**Exercise**. Please continue the Chlamydomonas methods text on flagellar length, picking up after its last sentence.

**Reading text**.

══════

MATERIALS AND METHODS
Compounds
Latrunculin B, DMSO and Cycloheximide were purchased from Sigma and used at indicated concentrations and incubated for specified times.
Strains
Wild-type, ida5 mutants NPHP4-HAC were obtained from the Chlamydomonas stock center as CC-125 mt +, CC-3420, and CC-5115. The nap1 mutant was a generous gift from Fred Cross, Masayuki Onishi, and John Pringle.
Inhibitor Treatment and Flagellar Length Measurements
All strains were grown in liquid TAP medium for 24 hours prior to incubation with 10 μM Latrunculin B or 10 μg/mL for indicated times. Cells were fixed in 1% glutaraldehyde and imaged by DIC microscopy at 40 X magnification. Flagellar lengths were measured using ImageJ software by line segment tracing and spline fitting.

══════

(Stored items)
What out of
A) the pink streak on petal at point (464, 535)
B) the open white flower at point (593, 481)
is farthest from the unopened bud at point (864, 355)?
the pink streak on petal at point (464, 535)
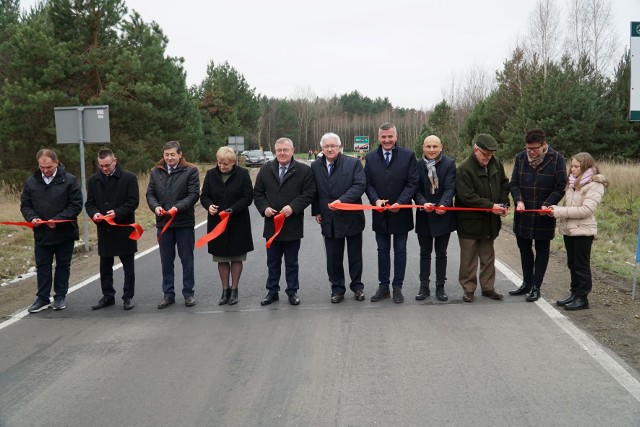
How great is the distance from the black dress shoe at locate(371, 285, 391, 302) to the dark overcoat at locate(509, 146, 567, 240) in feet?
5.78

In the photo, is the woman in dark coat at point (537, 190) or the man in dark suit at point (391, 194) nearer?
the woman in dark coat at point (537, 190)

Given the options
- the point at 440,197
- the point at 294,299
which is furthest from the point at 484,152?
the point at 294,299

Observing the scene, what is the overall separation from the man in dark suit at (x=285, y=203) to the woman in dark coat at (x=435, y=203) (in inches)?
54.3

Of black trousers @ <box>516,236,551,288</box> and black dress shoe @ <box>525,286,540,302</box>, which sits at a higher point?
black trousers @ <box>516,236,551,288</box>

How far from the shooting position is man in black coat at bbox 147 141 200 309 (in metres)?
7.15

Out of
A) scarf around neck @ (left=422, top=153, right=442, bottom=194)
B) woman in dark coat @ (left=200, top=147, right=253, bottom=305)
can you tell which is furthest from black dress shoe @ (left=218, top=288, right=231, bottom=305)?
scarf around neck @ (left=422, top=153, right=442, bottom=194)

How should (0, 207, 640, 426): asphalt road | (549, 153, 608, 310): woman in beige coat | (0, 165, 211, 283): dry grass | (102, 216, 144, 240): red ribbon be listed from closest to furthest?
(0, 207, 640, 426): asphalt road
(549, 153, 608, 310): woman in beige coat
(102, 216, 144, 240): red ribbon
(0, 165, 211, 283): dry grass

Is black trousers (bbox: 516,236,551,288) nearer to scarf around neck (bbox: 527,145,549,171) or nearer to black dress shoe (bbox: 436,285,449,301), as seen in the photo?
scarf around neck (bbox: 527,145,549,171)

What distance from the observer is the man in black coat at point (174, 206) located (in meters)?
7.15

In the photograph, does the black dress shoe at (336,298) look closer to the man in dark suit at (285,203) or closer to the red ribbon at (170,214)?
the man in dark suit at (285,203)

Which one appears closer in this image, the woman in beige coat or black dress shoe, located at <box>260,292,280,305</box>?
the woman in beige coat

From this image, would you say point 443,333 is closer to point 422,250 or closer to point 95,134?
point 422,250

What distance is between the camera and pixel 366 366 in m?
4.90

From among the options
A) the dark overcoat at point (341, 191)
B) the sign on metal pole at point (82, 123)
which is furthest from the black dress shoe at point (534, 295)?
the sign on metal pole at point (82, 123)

══════

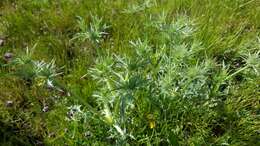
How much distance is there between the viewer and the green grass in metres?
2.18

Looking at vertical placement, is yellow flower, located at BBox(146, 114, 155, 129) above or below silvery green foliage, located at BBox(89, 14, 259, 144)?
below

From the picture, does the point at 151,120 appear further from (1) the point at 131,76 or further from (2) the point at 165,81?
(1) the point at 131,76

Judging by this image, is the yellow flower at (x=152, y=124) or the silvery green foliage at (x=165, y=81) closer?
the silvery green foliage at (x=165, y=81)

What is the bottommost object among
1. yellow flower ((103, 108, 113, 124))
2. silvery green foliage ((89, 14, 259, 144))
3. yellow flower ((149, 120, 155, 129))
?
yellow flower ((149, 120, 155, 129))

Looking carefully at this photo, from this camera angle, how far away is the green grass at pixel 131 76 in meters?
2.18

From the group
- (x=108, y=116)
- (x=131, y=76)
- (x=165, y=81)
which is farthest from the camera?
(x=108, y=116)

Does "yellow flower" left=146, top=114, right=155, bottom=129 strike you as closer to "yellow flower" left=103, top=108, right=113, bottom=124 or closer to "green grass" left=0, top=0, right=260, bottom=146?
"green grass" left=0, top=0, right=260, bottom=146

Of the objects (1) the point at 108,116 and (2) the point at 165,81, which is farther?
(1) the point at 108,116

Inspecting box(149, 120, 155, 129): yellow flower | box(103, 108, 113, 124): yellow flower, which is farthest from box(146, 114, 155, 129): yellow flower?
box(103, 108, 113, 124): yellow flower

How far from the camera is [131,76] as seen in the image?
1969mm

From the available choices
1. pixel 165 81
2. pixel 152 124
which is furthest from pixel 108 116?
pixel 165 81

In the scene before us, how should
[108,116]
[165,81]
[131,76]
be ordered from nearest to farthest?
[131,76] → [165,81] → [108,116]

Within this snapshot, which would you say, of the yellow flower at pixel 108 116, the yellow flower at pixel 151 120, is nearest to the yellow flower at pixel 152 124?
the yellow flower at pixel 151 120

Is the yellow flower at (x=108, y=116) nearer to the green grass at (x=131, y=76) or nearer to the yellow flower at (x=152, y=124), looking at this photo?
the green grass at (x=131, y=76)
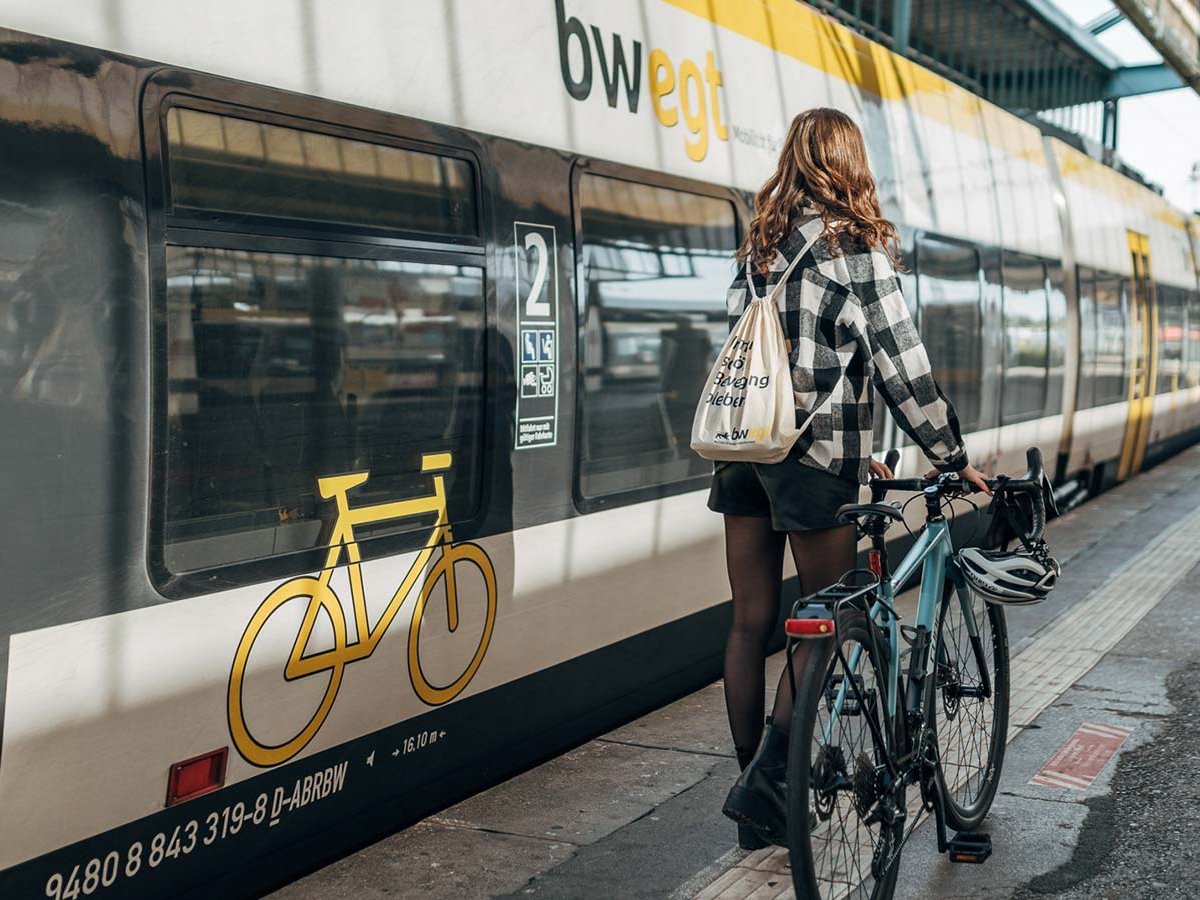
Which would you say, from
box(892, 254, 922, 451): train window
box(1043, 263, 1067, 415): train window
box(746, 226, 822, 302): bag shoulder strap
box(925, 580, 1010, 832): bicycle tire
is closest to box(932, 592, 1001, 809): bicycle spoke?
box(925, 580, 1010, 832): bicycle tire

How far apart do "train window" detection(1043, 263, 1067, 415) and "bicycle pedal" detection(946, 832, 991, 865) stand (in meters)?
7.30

══════

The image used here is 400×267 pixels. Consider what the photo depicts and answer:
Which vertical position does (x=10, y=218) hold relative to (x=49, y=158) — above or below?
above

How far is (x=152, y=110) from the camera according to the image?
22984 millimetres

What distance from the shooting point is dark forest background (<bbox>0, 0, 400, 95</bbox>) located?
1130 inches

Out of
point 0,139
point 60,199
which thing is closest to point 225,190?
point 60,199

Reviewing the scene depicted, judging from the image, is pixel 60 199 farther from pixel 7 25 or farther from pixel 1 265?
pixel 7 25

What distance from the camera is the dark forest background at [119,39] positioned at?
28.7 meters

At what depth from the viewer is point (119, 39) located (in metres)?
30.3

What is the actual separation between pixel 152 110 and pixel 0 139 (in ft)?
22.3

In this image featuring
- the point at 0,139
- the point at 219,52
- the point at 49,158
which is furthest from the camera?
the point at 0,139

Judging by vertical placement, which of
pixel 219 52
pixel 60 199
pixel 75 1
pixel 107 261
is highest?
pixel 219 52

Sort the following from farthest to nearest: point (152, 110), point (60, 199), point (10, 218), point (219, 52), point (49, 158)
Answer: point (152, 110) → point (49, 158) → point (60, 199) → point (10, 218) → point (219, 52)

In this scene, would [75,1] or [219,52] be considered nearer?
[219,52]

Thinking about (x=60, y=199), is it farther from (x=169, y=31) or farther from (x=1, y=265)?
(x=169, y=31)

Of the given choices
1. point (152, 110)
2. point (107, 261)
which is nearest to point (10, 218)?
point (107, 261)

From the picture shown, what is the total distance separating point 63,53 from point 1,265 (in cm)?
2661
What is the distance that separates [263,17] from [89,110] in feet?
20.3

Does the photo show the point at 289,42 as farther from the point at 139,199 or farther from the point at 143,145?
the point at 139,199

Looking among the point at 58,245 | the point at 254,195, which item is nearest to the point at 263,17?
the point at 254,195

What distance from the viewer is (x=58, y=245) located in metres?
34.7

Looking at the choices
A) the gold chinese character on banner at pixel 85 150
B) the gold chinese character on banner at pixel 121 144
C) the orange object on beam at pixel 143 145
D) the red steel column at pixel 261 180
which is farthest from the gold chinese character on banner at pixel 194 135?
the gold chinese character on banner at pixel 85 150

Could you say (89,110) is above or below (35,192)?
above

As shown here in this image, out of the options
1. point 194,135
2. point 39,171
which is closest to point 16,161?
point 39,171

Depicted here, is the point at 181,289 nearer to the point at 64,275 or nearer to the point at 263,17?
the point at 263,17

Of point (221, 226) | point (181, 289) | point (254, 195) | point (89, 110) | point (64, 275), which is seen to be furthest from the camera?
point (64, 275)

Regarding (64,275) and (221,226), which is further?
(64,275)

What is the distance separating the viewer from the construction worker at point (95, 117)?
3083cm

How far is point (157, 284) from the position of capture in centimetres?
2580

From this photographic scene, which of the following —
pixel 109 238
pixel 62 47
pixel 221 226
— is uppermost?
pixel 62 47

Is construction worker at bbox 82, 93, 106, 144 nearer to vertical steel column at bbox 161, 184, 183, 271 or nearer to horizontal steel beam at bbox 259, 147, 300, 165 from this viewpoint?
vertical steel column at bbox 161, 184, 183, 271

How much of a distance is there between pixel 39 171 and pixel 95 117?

══════

**Written answer**.
Flagellar Regeneration
Flagellar regeneration was induced by deflagellating cells via pH shock by adding 60μL of 0.5N acetic acid followed by 70 μL of 0.5N KOH to 1 mL of cells in liquid TAP. Cells were fixed with 1% glutaraldehyde at 0,30,60,90,120, and 240 minutes. Flagella were measured as described in the method above. Double deflagellation experiments for new protein incorporation were performed as described above (Figure 2A). The cells were deflagellated via pH shock and treated with 10μg/mL of Cycloheximide for 2 hours. The cells were deflagellated a second time and the cycloheximide was washed out and 10μM Lat B was added. The cells were treated for 4 hours and samples were taken every 30 minutes. Flagella lengths were measured using ImageJ software by line segment tracing and spline fitting.
Immunofluorescence Microscopy of NPHP4-HAC
Cells were grown in liquid TAP media 24 hours prior to experiment. Cells were deflagellated prior to incubation with either 10 μM Lat B or 1% DMSO for 30 min. Cells were fixed to coverslips with 4% paraformaldehyde fixation and stained with primary HA anti-rat purchased from Sigma at (1:1000) dilution. The secondary antibody used was also purchased from Sigma and used at (1:1000) dilution as well. Slides were visualized on Nikon TiS microscope on the FITC channel.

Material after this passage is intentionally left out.